#                                                Microtask 1


#### Produce a listing of the number of new committers per month, and the number of commits for each of them, as a table and as a CSV file. Use the GrimoireLab enriched index for git.


In [5]:
# importing the neccesary libraries

from datetime import datetime
from pprint import pprint
from elasticsearch_dsl import Search

import elasticsearch as ES
import elasticsearch_dsl
import subprocess
import calendar
import pandas as pd

#### Configuring ElasticSearch URL, Repository name and indices name

In [8]:
# Url for the git repo to analyze
repo_url = "http://github.com/grimoirelab/perceval.git"

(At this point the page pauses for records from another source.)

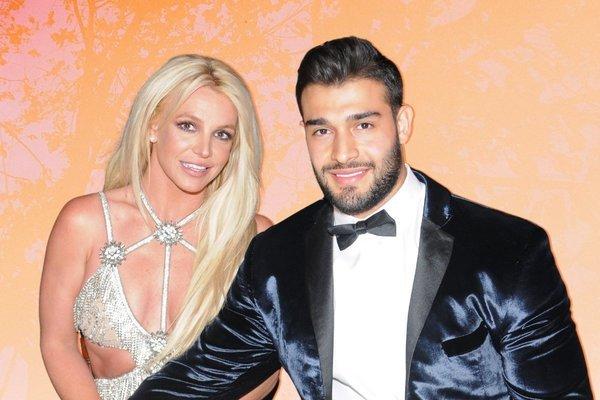 Britney Spears ngây ngất vì được bạn trai kém 13 tuổi cầu hôn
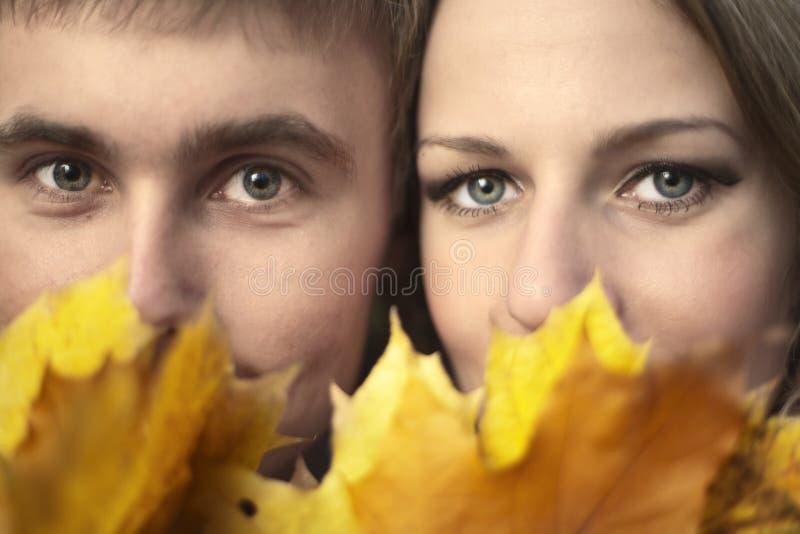 Portrait der jungen Paare lizenzfreie stockbilder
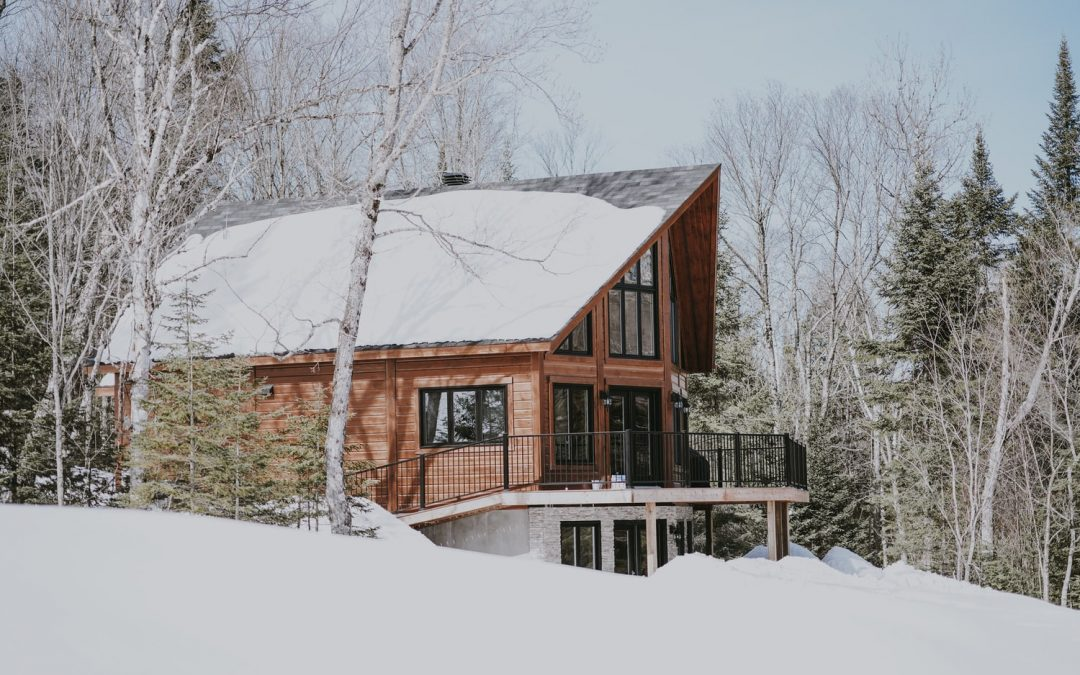 How Snow and Ice Can Affect Your Roof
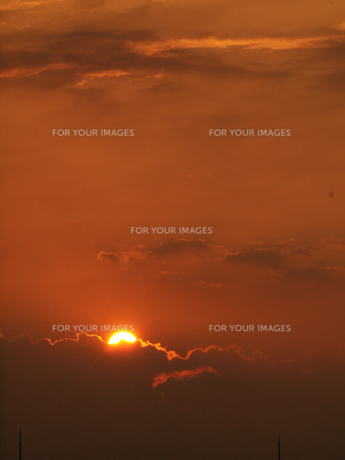 赤い夕暮れの写真素材 [FYI00134176]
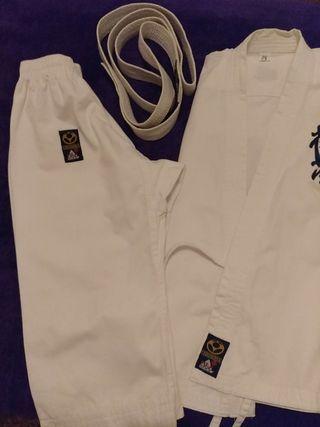traje de artes marciales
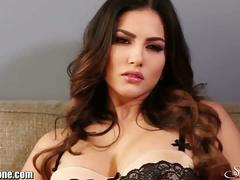 Sunny leone strips and rubs her sweet clam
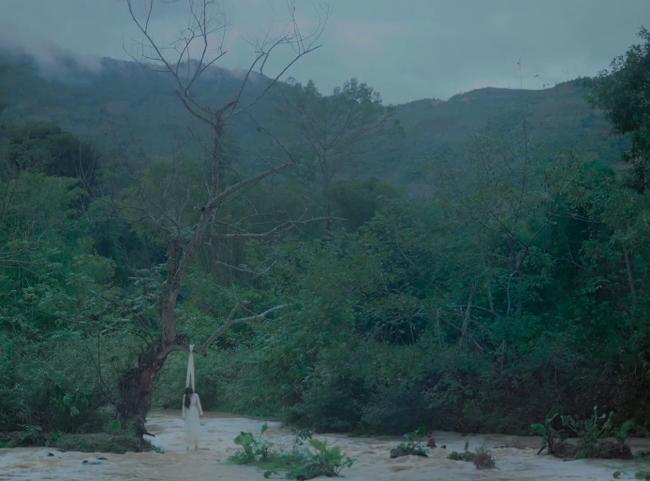 Sốc với cảnh nóng húp lòng đỏ trứng gà trên... bụng nữ diễn viên trong phim của Maya nói về phụ nữ Việt thời xưa - Ảnh 6.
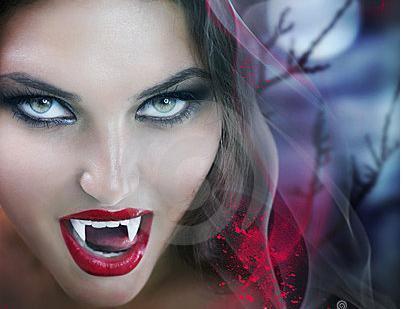 """美国科学家最新研究称,""""吸血鬼""""可能真实存在,但只不过是红细胞天生性原卟啉病患者,他们害怕阳光,喜欢饮食血液。"""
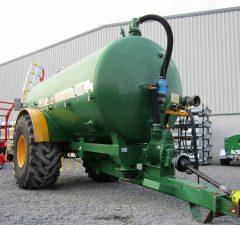major 2400 gallon vacuum tank with dribble bar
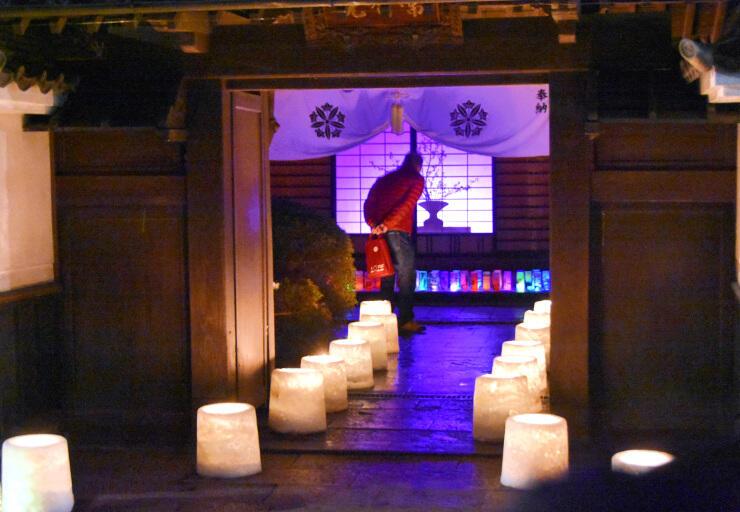 常智院の「クレヨンアートキャンドル展」。宿坊もそれぞれ趣向を凝らした明かりをともす=11日午後6時15分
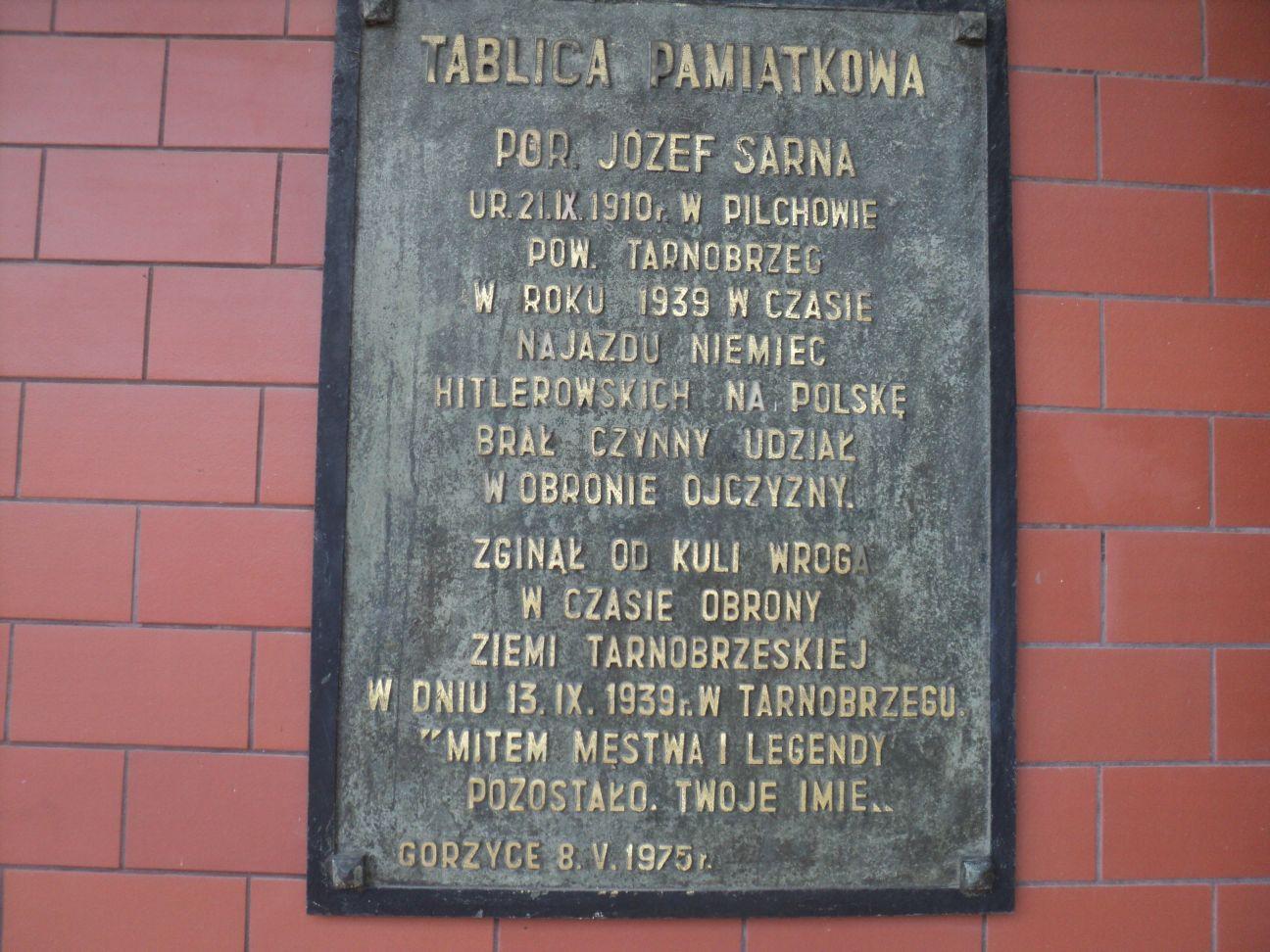 Tablica pamiątkowa Józefa Sarny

#url at which Elasticsearch must be running
es_url = "http://localhost:9200"

# Directory for letting Perceval clone the git repo
raw_index = "commits_raw"
enriched_index = "commits"

# ElasticSearch instance (url)
es = ES.Elasticsearch([es_url])

#### Before retriving data from git repo, first we need to make sure any index of same name doesn't already exits and delete them if they exist

In [9]:

if(es.indices.exists(raw_index)):
    es.indices.delete(raw_index)
    
if(es.indices.exists(enriched_index)):
    es.indices.delete(enriched_index)

#### Retrieving data 

In [10]:
# We will be using p2o.py to retrive data,upload raw_data, enrich data and 
# upload enriched indices to elasticsearch with the help of python subprocess

subprocess.run(['p2o.py', '--enrich', '--index', raw_index , '--index-enrich', enriched_index, 
 '-e',es_url, '--no_inc', '--debug', 'git', repo_url ])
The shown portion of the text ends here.